**To be done:**
Write out the material below exactly, beginning at the line that contains "What amount of" and ending with its last line, both ends included; write nothing else.

**Stored data:**
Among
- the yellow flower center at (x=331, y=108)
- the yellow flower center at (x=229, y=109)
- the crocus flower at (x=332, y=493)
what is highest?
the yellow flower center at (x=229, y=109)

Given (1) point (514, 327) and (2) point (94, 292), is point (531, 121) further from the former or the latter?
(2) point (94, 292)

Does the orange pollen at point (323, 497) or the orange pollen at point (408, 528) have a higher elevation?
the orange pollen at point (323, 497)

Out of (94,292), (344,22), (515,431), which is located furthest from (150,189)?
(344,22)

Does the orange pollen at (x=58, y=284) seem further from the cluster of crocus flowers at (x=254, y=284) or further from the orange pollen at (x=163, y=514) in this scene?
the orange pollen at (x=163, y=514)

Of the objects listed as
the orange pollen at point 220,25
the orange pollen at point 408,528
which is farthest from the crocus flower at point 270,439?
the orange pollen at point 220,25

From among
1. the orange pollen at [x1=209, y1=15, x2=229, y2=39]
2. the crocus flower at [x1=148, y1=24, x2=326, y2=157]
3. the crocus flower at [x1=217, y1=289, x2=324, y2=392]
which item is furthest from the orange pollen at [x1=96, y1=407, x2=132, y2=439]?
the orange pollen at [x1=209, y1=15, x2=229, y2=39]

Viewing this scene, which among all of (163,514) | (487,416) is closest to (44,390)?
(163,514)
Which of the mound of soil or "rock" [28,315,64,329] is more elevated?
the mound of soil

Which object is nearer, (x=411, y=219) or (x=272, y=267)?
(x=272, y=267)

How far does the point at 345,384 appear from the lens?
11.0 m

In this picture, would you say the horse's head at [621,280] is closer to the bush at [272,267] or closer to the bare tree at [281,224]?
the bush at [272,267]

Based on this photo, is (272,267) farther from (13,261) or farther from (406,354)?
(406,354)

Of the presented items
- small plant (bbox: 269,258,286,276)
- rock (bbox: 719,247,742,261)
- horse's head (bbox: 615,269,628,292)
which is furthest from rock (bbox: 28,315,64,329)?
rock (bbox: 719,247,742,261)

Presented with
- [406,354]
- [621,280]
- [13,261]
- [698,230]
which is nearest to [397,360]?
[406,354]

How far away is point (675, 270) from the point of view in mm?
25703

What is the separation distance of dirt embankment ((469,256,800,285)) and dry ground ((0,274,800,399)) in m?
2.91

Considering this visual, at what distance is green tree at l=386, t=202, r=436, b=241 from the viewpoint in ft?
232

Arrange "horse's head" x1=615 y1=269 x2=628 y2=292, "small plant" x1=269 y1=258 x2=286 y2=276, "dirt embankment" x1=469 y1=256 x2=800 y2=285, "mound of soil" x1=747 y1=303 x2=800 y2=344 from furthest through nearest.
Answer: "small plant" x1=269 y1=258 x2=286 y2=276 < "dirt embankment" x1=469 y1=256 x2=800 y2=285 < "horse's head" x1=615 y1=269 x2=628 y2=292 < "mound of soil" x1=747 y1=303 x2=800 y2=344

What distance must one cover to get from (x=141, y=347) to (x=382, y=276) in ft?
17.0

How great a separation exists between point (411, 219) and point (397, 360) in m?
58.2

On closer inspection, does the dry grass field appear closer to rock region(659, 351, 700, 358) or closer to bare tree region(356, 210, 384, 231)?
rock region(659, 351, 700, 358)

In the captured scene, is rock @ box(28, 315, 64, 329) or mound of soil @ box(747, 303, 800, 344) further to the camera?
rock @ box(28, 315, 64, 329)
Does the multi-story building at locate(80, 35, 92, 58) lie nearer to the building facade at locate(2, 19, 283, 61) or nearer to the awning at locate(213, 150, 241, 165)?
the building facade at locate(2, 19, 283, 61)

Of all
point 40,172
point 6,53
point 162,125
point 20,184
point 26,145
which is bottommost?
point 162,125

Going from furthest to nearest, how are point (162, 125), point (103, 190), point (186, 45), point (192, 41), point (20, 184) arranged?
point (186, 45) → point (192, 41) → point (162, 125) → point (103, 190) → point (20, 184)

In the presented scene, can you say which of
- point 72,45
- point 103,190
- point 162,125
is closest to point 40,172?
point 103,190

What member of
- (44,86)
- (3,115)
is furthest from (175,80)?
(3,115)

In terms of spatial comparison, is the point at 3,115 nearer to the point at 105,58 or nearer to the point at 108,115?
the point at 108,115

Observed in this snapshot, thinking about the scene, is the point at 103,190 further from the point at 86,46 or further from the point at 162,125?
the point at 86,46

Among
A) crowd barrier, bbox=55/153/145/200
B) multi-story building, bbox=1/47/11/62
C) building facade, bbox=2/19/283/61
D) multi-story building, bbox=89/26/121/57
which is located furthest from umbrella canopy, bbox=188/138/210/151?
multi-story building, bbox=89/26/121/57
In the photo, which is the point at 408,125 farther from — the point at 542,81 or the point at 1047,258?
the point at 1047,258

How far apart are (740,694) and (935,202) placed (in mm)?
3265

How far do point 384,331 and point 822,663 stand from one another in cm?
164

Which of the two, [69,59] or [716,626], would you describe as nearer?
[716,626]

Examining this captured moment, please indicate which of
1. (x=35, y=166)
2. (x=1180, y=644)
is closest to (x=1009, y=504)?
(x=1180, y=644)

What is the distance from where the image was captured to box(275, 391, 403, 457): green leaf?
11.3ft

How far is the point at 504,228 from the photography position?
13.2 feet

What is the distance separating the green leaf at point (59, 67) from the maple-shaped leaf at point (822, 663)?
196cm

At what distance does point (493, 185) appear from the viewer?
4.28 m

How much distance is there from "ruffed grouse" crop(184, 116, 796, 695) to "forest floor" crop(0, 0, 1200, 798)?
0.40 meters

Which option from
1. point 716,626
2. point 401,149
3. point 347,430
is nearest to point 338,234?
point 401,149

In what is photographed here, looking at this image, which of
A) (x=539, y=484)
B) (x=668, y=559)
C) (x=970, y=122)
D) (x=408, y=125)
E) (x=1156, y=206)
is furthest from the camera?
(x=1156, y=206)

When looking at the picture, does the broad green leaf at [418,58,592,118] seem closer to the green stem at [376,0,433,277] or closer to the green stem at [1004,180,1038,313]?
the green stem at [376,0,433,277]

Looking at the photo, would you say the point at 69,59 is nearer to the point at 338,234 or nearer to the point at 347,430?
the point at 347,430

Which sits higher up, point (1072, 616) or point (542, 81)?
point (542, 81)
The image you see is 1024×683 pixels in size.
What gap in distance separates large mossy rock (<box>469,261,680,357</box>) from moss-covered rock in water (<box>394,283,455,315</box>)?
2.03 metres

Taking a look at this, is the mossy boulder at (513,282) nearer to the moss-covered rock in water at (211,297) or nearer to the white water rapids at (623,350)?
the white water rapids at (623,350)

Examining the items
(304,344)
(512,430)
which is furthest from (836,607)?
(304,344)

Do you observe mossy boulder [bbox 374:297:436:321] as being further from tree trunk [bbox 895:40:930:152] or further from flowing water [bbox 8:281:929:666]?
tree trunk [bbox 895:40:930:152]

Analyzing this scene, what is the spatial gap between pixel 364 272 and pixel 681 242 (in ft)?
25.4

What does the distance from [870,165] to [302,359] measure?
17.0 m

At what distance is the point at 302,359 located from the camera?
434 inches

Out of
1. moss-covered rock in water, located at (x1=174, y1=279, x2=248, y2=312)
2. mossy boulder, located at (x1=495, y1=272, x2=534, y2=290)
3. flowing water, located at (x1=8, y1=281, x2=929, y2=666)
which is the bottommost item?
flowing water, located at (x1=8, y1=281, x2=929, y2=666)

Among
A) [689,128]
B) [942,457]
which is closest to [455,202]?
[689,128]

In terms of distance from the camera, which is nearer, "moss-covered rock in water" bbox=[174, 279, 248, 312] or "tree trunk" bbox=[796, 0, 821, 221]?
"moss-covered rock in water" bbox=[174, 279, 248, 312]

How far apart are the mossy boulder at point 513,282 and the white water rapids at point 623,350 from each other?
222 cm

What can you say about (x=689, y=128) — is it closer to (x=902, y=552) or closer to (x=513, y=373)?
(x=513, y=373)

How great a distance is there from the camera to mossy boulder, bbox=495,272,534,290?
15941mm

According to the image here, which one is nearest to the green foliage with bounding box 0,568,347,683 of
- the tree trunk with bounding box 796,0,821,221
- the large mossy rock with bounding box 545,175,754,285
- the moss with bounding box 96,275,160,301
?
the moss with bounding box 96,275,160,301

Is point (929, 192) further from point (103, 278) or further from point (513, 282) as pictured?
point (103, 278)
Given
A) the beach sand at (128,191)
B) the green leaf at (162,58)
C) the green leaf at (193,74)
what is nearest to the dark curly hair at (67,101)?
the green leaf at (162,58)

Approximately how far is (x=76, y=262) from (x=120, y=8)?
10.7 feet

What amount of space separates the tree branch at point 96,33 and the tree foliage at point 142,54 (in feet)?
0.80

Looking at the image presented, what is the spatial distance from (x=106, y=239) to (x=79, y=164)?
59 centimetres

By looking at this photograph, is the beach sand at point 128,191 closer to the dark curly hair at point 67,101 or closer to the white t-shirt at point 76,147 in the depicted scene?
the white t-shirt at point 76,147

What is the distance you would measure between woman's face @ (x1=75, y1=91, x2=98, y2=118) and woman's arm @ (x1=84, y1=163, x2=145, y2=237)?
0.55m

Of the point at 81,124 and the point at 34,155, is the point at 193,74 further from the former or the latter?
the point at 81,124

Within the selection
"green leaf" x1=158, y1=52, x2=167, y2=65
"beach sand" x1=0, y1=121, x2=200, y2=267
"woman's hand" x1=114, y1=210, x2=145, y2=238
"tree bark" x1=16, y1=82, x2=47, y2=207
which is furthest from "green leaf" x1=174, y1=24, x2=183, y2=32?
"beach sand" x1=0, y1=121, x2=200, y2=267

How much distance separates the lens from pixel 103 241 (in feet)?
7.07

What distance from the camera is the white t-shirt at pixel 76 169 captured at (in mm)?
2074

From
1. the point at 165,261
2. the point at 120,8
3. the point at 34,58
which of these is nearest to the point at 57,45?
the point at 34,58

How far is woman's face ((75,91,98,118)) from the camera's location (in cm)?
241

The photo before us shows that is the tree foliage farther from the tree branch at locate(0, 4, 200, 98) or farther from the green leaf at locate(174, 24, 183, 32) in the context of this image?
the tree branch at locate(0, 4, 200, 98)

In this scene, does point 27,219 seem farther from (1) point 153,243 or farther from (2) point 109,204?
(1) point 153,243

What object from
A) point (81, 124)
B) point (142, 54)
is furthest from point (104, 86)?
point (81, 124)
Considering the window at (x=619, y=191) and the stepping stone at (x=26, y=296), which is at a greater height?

**Full output:**
What amount of space separates the tree branch at point 96,33 and the tree foliage at point 142,54 (in feet)?
0.80

Looking at the image presented, what is the spatial distance from (x=106, y=239) to (x=79, y=164)?
59 centimetres

By looking at this photograph, is the beach sand at point 128,191 closer to the dark curly hair at point 67,101 or closer to the white t-shirt at point 76,147 in the depicted scene?
the white t-shirt at point 76,147

What is the distance you would measure between woman's face @ (x1=75, y1=91, x2=98, y2=118) and woman's arm @ (x1=84, y1=163, x2=145, y2=237)?
0.55m

Of the point at 81,124 and the point at 34,155, is the point at 193,74 further from the former or the latter?
the point at 81,124

Within the selection
"green leaf" x1=158, y1=52, x2=167, y2=65
"beach sand" x1=0, y1=121, x2=200, y2=267
"woman's hand" x1=114, y1=210, x2=145, y2=238
"tree bark" x1=16, y1=82, x2=47, y2=207
which is furthest from "green leaf" x1=174, y1=24, x2=183, y2=32?
"beach sand" x1=0, y1=121, x2=200, y2=267

How much distance separates the lens from pixel 103 241 (in feet)?
7.07

What distance from the camera is the white t-shirt at pixel 76 169 captured at (in mm)?
2074

From
1. the point at 165,261
2. the point at 120,8
3. the point at 34,58
which of these is nearest to the point at 57,45?
the point at 34,58

How far is woman's face ((75,91,98,118)) from the camera's location (in cm)?
241

The photo before us shows that is the tree foliage farther from the tree branch at locate(0, 4, 200, 98) or farther from the green leaf at locate(174, 24, 183, 32) in the context of this image?
the tree branch at locate(0, 4, 200, 98)

In this scene, does point 27,219 seem farther from (1) point 153,243 or farther from (2) point 109,204?
(1) point 153,243

What object from
A) point (81, 124)
B) point (142, 54)
is furthest from point (104, 86)?
point (81, 124)
Considering the window at (x=619, y=191) and the stepping stone at (x=26, y=296), which is at a greater height?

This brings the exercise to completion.